Stored items

——

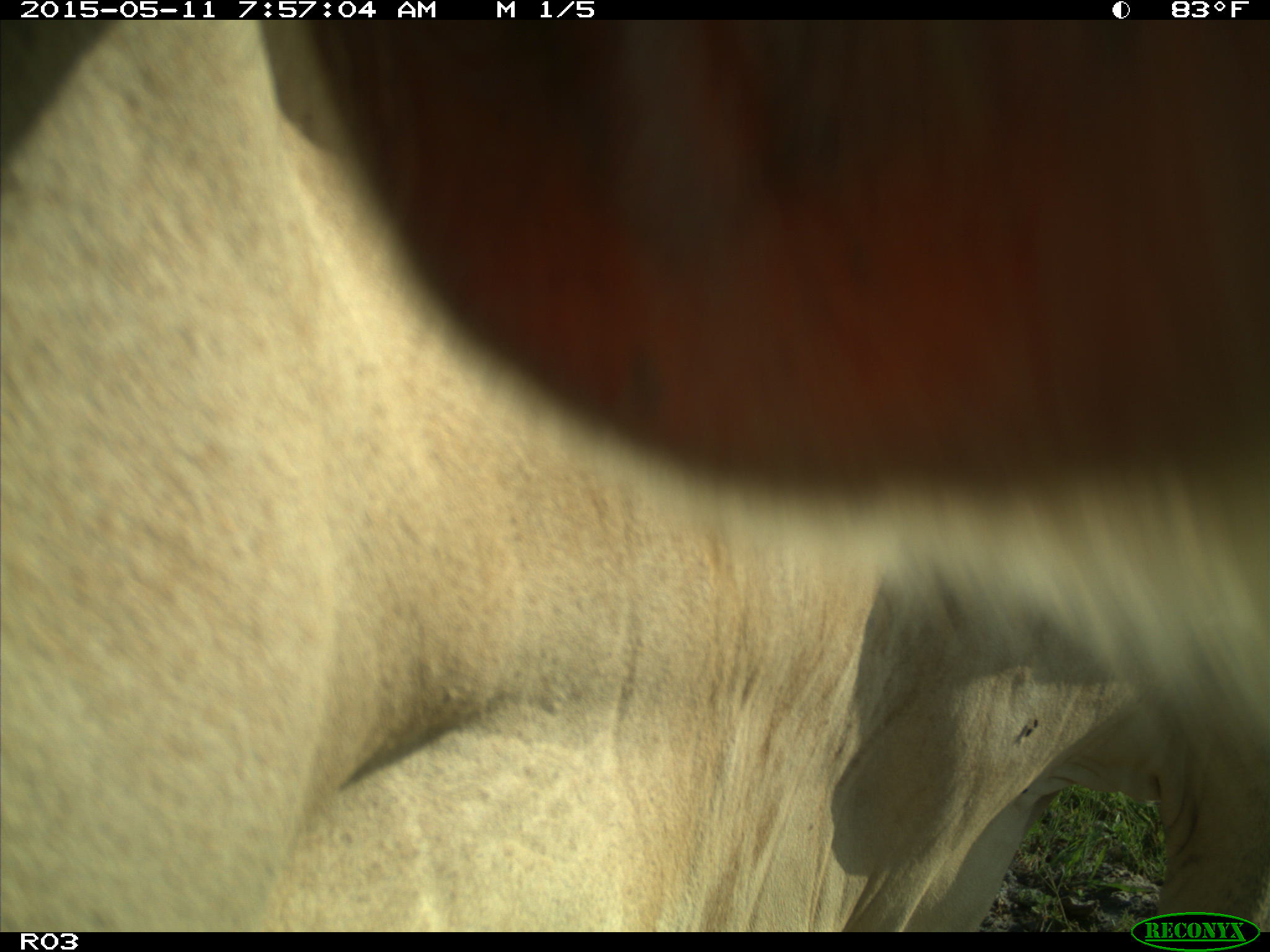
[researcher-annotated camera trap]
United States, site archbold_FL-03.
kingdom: Animalia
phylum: Chordata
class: Mammalia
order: Artiodactyla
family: Bovidae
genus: Bos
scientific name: Bos taurus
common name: domestic cow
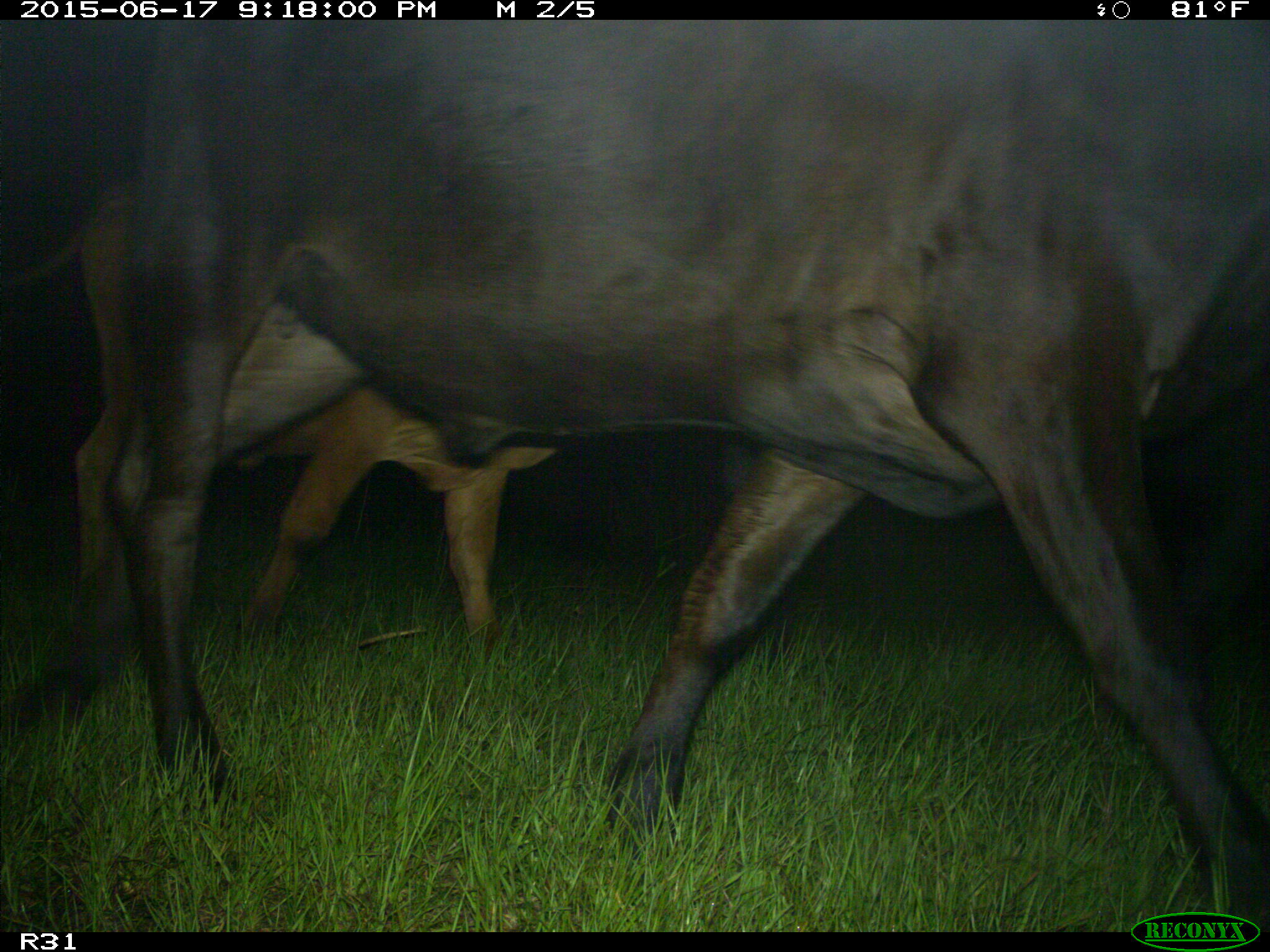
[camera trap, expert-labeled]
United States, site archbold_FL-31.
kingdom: Animalia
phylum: Chordata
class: Mammalia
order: Artiodactyla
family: Bovidae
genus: Bos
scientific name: Bos taurus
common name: domestic cow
Bos taurus (domestic cow).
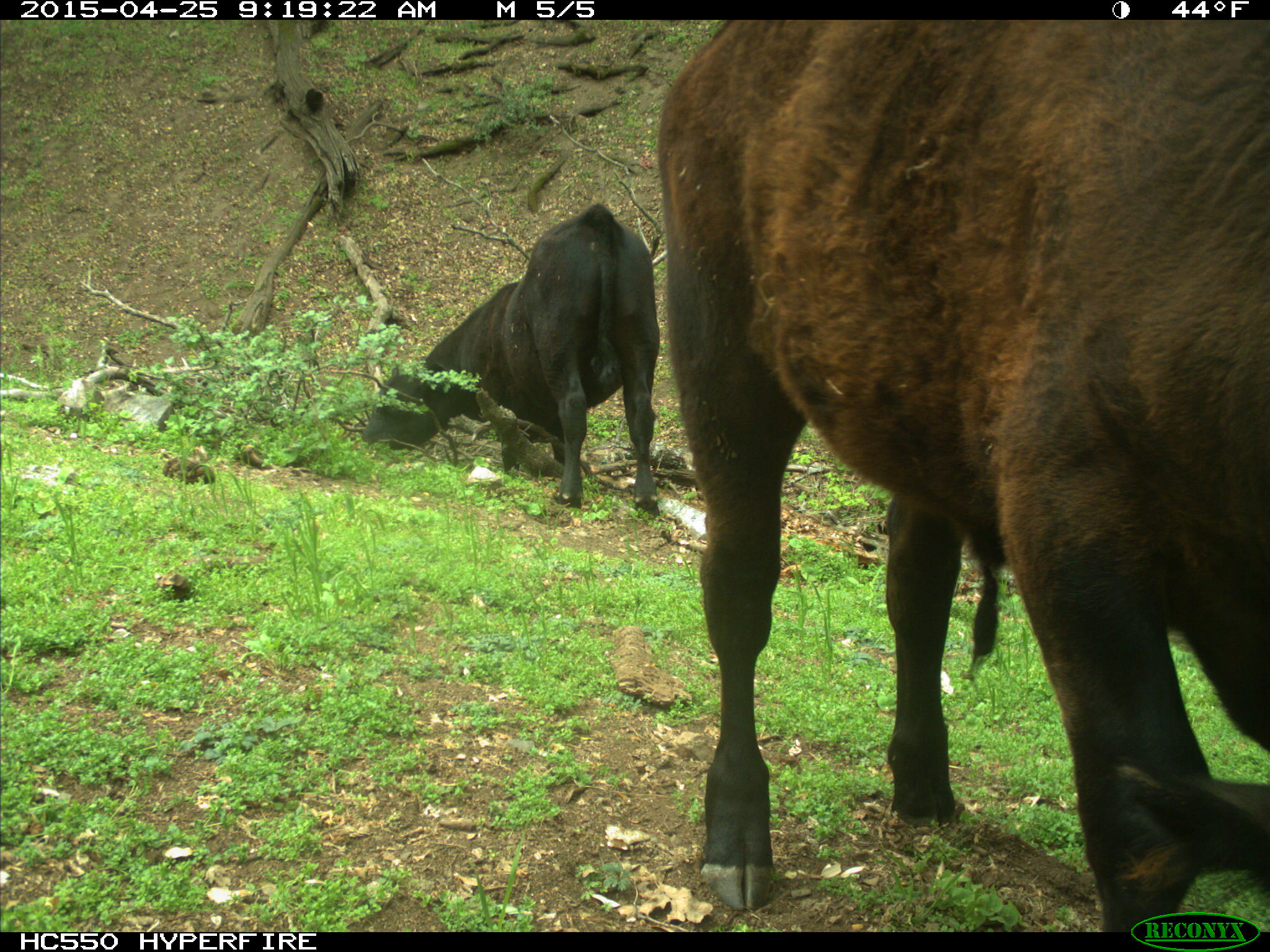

——

■ What to work on: Going through the data above, return each line with the word "United".

■ Output for this exercise:
United States, site archbold_FL-03.
United States, site archbold_FL-31.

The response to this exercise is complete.